# start of Article

Mary Macgregor’s death is mentioned again in Chapter Two. Previously her death
had been anticipated by means of a reference to the future made in the same tense
as the rest of the sentence. This second reference actually goes into future time; it
makes also an anaphoric reference to the anticipation of her death in Chapter One,
thus making the transition from present time to future time more discreet. We read:
“Mary, who later, in that fire, ran hither and thither till she died” (1986rpt:28; my
italics). The phrase “hither and thither” and the image of fire are again used with
reference to Mary in Chapter Four, but in a different context. We are in the autumn
of 1932 and Mary is twelve. We read how she took fright during a science
experiment with magnesium flames:
Mary Macgregor took fright and ran along a single lane between two benches, met with a
white flame, and ran back to meet another brilliant tongue of fire. Hither and thither she
ran in panic between the benches until she was caught and induced to calm down, and she
was told not to be stupid by Miss Lockhart ... (76)
The panic and the flames in the science experiment prefigure Mary’s death.
Because the reader knows in advance that Mary will die by fire, the experience in
the science laboratory is meaningfully understood as a sign of her death. Her death
is rendered natural. Add to this the comment, soon after the first anticipation of
Mary’s death, that her years with Miss Brodie “had been the happiest time in her
life” (15), and the death becomes more ambiguous still. The narrative play with
time places Mary’s life within a wider temporal context where death is not the end
itself, where it has no sting (Rm 6:5-11). Her death, the prefiguration of her death
in the science laboratory, are seen as part of a broader ambiguously providential
plot.

# end of Article

Challenge 1
According to the passage on Mary Macgregor's death, how old is Mary when she takes fright during the science experiment?
Challenge 2
Write the next paragraph of the passage on Mary Macgregor's death, picking up after its final sentence.
The data that comes after this passage has no connection to it.

# start of Information shown

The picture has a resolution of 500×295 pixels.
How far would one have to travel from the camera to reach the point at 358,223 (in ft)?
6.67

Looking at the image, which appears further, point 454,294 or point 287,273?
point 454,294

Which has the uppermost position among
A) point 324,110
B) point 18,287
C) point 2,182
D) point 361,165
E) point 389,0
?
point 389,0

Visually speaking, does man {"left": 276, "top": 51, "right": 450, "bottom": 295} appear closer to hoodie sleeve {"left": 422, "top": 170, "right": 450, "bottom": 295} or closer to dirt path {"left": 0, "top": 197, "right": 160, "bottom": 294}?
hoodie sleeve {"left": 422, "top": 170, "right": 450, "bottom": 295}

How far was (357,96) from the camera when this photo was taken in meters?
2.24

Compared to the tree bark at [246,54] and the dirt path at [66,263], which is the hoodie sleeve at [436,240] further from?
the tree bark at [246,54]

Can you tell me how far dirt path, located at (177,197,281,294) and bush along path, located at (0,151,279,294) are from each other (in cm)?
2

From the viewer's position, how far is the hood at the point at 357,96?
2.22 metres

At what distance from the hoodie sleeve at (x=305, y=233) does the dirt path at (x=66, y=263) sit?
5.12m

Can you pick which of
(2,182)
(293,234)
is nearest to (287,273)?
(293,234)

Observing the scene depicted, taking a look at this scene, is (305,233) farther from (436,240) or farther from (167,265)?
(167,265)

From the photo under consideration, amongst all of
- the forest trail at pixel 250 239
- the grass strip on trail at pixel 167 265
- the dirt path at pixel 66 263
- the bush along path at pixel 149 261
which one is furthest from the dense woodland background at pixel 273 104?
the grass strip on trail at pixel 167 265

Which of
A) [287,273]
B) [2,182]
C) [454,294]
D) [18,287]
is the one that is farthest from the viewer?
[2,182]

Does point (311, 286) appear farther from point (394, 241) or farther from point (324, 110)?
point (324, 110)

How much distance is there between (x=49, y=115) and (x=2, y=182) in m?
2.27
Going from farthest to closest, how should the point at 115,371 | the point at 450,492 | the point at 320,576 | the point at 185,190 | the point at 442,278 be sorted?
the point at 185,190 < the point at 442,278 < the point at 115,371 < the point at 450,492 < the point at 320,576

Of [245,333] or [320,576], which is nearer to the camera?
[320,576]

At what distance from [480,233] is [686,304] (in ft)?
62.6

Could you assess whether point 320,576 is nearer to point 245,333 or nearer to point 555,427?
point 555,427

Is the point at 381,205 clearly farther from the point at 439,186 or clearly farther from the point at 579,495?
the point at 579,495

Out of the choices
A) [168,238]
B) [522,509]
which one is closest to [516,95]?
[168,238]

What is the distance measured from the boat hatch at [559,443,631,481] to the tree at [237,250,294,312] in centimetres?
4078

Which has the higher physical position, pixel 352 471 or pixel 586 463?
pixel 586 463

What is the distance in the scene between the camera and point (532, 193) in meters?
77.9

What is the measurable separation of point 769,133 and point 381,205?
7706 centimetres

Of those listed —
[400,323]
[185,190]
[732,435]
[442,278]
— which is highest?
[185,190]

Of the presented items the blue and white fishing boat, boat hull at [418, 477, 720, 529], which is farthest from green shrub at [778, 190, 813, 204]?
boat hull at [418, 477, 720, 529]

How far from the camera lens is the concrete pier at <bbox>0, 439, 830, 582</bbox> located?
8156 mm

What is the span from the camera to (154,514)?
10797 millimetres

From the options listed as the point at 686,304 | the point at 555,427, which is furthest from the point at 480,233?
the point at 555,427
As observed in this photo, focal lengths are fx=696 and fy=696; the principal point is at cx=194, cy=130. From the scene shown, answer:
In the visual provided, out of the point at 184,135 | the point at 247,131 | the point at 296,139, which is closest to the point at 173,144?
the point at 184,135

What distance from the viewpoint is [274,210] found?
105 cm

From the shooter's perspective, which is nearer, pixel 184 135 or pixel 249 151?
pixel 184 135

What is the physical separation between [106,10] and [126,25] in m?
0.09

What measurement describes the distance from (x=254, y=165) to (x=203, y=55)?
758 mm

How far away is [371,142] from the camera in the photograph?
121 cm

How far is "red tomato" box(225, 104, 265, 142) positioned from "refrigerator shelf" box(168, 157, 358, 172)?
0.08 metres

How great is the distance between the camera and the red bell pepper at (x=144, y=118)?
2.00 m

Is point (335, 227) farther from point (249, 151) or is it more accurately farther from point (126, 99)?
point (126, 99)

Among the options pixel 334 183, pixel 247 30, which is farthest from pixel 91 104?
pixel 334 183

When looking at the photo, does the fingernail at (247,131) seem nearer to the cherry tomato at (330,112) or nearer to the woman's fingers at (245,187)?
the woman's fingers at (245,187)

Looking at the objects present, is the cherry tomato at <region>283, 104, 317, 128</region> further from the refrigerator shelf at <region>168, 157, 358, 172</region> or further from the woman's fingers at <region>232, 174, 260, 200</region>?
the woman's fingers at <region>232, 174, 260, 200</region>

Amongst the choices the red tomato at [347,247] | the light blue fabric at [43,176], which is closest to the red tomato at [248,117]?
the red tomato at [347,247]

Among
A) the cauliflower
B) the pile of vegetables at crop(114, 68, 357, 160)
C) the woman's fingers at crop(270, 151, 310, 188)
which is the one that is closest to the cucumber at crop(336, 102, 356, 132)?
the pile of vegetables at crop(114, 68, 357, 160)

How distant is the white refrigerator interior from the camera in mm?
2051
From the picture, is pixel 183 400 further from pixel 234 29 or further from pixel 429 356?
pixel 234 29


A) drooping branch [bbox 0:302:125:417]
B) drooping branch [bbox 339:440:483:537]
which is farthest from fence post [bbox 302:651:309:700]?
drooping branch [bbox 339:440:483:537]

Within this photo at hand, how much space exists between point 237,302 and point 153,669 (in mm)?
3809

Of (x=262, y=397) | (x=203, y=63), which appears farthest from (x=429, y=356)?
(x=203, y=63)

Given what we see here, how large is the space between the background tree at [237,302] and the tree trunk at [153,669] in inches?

# end of Information shown

Written reply 1
She is twelve.

Written reply 2
61
Human acts, Spark would insist, are subject to providential patterns of order. The
concept is a theological one. Providence is of God’s making. Human beings cannot
create providence. In utilizing narrative altitude, by allowing events to be seen in a
providential light, she is hinting at another kind of providence at work in the
world. Her novel is not a substitute for that other providence. It is rather a
theological exploration into the nature of providence within a non-contingent
creative medium. Art is not life. The erasing of those boundaries is also one of the
themes of The Prime.
The portrait of Miss Jean Brodie is a metafictional study in the poise of altitude, in
a God-like perspective on events and in the usurpation of providential thinking for
illicit ends. The portrait becomes a study of the limits of omniscience, pointing to
the danger of a wanton application of omniscience in a situation not framed by
some ordering principle.
We are told, through the perspective of Sandy, that Jean Brodie “thinks she is
Providence” (1986rpt:120). Throughout the narrative Jean Brodie assumes for
herself the right to decide what is right. What is right is what corresponds to her
own private notion of what right is. It is what suits her temperament or her artistic
taste. When she asks the girls under her care who the greatest painter is the
inevitable response is “Leonardo da Vinci, Miss Brodie”. Jean Brodie responds:
“That is incorrect. The answer is Giotto, he is my favourite” (11).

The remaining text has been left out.